Catering to everyone's recreational wishes, are Colorado's state parks, open year-round and as varied as the state's topography. There are 500 miles of hiking trails in the high country and on the plains. Paved biking routes, warm and cold water fishing, sandy beaches for swimming and waterfront camping, lakes and reservoirs for water skiers, jet skiers, sailors, motorboat jocks and windsurfers. There are parks with total RV hook-ups and services, those with access for the physically challenged, and more than 3,000 campsites for rugged, backcountry types to those used to the comforts of civilization.

Whitewater Rafting In Colorado

The very word excites some visitors, and intimidates others. Not to worry. Rafting or kayaking the state's waterways ranges from the mild to the wild. From float trips down the Colorado River with ever so small whitecaps...to the rough and ready Arkansas River with all the excitement Brown's Canyon can offer.



One of Mother Nature's better recycling projects, is to take all the snow she laid on Colorado's high peaks and ski slopes in the winter, melt it down in spring, and let it fill streams and rivers with a run-off rush that lasts through summer. Generally, rafting season is May through July and into August; during heavy snow years, waters may be high enough to raft into September. There are almost 20 major rivers whose headwaters begin in Colorado, their courses dictated by the Continental Divide. Waters on the east side of the divide, run through eastern Colorado, and eventually into the Atlantic Ocean.
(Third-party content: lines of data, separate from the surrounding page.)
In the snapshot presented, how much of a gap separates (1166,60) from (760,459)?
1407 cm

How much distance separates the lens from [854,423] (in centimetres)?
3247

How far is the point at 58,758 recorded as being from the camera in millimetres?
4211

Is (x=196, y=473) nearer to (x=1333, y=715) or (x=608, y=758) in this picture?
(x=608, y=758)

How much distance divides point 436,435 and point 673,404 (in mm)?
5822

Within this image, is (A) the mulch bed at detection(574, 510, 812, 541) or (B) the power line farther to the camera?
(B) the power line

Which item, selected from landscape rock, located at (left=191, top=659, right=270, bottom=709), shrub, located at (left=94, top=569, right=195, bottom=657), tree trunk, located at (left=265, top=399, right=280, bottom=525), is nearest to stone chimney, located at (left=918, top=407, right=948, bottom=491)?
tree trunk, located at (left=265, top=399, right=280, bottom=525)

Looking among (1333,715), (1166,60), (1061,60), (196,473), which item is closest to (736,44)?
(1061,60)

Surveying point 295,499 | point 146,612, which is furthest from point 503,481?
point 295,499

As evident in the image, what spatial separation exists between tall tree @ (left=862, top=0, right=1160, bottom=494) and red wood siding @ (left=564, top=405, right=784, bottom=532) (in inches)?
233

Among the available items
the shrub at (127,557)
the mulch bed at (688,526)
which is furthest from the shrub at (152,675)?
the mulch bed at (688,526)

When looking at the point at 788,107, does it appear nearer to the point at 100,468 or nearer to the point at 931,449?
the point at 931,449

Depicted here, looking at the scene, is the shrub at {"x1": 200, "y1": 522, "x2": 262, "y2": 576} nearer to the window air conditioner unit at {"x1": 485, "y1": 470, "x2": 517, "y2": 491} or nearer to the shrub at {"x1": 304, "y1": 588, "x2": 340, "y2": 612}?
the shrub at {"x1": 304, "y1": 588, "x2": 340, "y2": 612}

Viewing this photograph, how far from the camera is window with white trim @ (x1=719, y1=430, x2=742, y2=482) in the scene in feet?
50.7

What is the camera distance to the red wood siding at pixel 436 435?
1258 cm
West slope waters run their course on the other side of the state, clear to the Pacific Ocean.

River waters are rated from Class I to Class V. Families and beginners usually choose Class I waters, affording leisurely float trips with drop-dead scenic views at every bend of the wide open rivers.Class V waters give you an adrenaline-pumping ride for your money. Here, your guide will negotiate rushing rapids through narrow canyons--hold tight, mind-cleansing adventures for whitewater junkies. Your rafting guide will explain the criteria of the Class I to Class V water ratings, and assess your level of experience before assigning you a trip on a particular river. Certain outfitters use rafts where passengers help paddle; again, your experience will determine whether yours should be a teamwork paddle trip, or a leave the driving to the guide on the trip.
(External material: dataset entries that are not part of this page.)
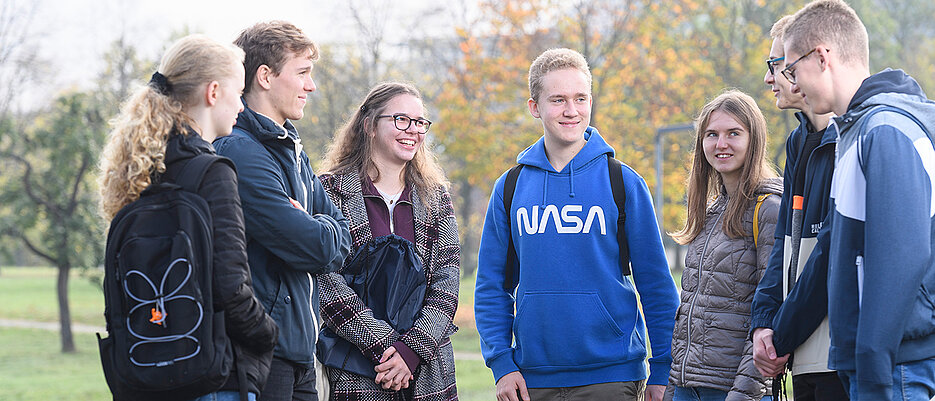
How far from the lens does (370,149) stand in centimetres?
441

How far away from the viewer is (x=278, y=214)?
3168 millimetres

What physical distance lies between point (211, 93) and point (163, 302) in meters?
0.75

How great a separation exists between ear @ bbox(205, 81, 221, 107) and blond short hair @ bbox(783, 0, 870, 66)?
2.04 m

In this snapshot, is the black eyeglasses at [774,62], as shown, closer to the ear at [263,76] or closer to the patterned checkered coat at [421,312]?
the patterned checkered coat at [421,312]

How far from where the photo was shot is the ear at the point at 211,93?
9.72ft

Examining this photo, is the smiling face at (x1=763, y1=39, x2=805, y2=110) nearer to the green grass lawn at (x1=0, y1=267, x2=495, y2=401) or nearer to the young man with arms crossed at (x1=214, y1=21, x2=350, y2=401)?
the young man with arms crossed at (x1=214, y1=21, x2=350, y2=401)

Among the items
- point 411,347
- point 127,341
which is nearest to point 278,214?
point 127,341

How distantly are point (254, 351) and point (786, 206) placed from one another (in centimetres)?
211

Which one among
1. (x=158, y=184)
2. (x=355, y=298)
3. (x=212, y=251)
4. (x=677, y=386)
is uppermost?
(x=158, y=184)

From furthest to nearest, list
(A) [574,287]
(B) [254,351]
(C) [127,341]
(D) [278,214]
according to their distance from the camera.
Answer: (A) [574,287], (D) [278,214], (B) [254,351], (C) [127,341]

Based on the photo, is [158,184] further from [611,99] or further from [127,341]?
[611,99]

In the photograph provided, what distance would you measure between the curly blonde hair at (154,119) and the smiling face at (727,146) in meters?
2.31

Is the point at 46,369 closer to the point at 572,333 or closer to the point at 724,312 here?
the point at 572,333

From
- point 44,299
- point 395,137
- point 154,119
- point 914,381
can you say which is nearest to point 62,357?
point 44,299
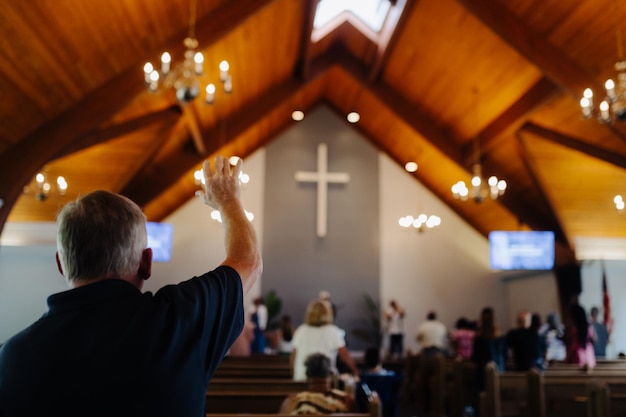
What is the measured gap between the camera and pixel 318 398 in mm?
3293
Choosing an established, reputable rafting company is important. The Colorado River Outfitters Association can provide you a list of member companies, staffed by tested, certified, and experienced professionals. You'll have a choice of half- or full day (with lunch) trips. Unless your outfitter operates river-side, your rafting trip will include bus transportation to the put-in and take-out points on your river journey. There's no doubt about it--you will get wet. Even if you're on a gentle float trip, splashing comes with the territory. Expect to be fully soaked on the radical rides. And, bring a change of clothing for the return bus trip. (Many outfitters rent wet suits and wet shoes, to guard against the icy chill of late spring and early summer run-off water.) Because of rafting's popularity, reservations are highly recommended.

Water Toys

For the experienced water enthusiast in good physical condition, kayak rentals and lessons are available at many river locations in the state. There's a bounty of recreation on the state's lakes and reservoirs. At many places, you can launch or rent sailboats, canoes, fishing boats, paddleboats, ski boats, or family pontoon boats. Guided sailboat tours let you enjoy pristine mountain surroundings, without the concern of skippering. Lake Dillon, with its 25-mile shoreline, is spectacular against the backdrop of the Gore and Ten Mile Mountain Ranges. Steamboat Lake Park in Routt County offers a variety of boating opportunities. On Grand Mesa, the world's largest and highest flattop mountain, you can boat on some of the mesa's 200 lakes. Warm water reservoirs attract windsurfers, jet skiers, swimmers and scuba divers. Pueblo Reservoir, in southeastern Colorado, is a favorite family destination; its sandy beaches and giant water slide are popular with the kid in all of us.